Гостей пропустили вперёд, а я чуть задержался. Хотел спросить у Митрича по поводу шашлыков (после бани всегда есть охота, особенно если пар удался правильный, крепкий).

– Слушай, Муля, – задумчиво сказал Митрич, который как раз подошел с охапкой дров, – ты представляешь, я, сколько здесь работаю, сколько народа перепарил, а до сих пор жопу живого негра и не видел. Говорят, жопы у них розовые, как и ладони?

– Все мечты когда-нибудь обязательно сбываются, – философски ответил я и вошел в парилку.

Парилка была правильная, раскалённая так, что вода, только попав на камешки, с тихим шипением испарялась практически моментально. Все сразу полезли на полки. На полу стояли две кадушки с запаренными вениками. В одной – берёзовые, в другой – дубовые.

Я вытащил один, дубовый, взмахнул, хорош, чертяка.

– Я ещё в веники, между ветками, стебли зверобоя и полыни кладу, – похвастался Митрич.

Иван Иванов сразу напрягся.

– Они, когда распариваются, изумительный запах дают. И для тела хорошо, и от ревматизма, говорят, помогает.

Иван Иванов расслабился и замер на полке, полуприкрыв глаза и истекая обильным потом.

– От ревматизма, моя бабка в веники высушенные стебли крапивы добавляла, – сказал Козляткин, – очень хорошо оздаравливает, кстати.

– Так они же жгутся, – не поверил Володя, – крапива-то.

– Так сушеная же, с чего ей жечься? – хмыкнул Большаков и полез на самую верхнюю полку, – поддайте там парку.

Митрич плеснул из туеска на каменку – густо пахнуло горячим хлебным духом, аж в зобу дыхание спёрло, до слёз.

– У-ух! Кр-расота!

Большаков с наслаждением вытянулся на самой верхней полке, закрыл глаза. Володя порывался его парить веником, но тот отмахнулся: рано ещё, пусть тело сперва как следует распарится. Франце Штиглиц и Йоже Гале примостились на нижней полке, опустили головы под пар, слабаки. Иван Иванов парную явно уважал: сел тоже высоко, но так, чтобы контролировать сразу всех. Негры сидели, нахохлившись, и явно кайфа от парной не понимали. Они даже не вспотели ни капельки, привычные.

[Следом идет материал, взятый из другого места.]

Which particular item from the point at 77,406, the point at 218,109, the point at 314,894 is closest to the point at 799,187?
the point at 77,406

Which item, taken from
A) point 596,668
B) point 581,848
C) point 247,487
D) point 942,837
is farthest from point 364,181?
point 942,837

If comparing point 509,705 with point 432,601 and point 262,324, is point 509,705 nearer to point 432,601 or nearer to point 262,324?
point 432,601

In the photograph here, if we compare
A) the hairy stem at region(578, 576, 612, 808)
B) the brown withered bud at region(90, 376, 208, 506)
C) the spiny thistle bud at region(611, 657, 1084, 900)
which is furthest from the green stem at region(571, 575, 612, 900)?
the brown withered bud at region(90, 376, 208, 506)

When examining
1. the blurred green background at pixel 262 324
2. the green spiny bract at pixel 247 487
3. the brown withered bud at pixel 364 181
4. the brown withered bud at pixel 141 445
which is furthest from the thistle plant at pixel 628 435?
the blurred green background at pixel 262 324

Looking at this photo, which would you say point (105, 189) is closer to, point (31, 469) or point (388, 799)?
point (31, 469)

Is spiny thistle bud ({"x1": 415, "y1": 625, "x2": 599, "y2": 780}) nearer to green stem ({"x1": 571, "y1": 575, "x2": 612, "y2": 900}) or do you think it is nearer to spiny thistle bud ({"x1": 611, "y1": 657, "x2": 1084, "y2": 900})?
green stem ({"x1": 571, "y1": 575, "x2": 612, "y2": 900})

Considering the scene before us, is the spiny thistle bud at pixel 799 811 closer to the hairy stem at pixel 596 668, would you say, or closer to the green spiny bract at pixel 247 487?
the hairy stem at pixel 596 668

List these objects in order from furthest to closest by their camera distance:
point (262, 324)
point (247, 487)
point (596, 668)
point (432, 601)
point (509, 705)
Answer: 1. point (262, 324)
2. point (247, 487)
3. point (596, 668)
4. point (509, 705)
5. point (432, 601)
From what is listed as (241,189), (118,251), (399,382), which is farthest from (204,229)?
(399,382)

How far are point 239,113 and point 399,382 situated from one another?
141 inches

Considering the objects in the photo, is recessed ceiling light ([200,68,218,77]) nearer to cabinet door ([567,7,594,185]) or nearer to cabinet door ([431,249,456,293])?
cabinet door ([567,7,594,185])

– Подвинься, Муля, – рядом со мной на полку плюхнулся умиротворённый Козляткин, и аж застонал от удовольствия, но всё же спросил, – дальше всё по плану?

Я кивнул, не произнося ни слова.

Хорошо как…

После первой парилки вышли в предбанник, распаренные, расслабленные. Там уже вездесущим Митричем был накрыт небольшой стол. Всё по делу: водка, лепестки сала, чёрный хлеб, хрустящая, истекающая рассолом, квашеная капуста с укропными семенами и солёные огурчики, только из бочки. Ну, и пиво, куда же без него, для слабаков.

На старые дрожжи да ещё парком, и всех уже слегка развезло. Поэтому выпили и заговорили все сразу, одновременно, перебивая, и не слушая друг друга:

– А я во-от такую рыбину там поймал, – размахивал руками на метр Козляткин, объясняя толстогубому негру, – хотя обычно еле-еле полведра карасиков мог наловить. А тут сразу такая рыбина! Ты представляешь?

Негр сидел и с задумчивым видом кивал, не понимая ни слова по-русски.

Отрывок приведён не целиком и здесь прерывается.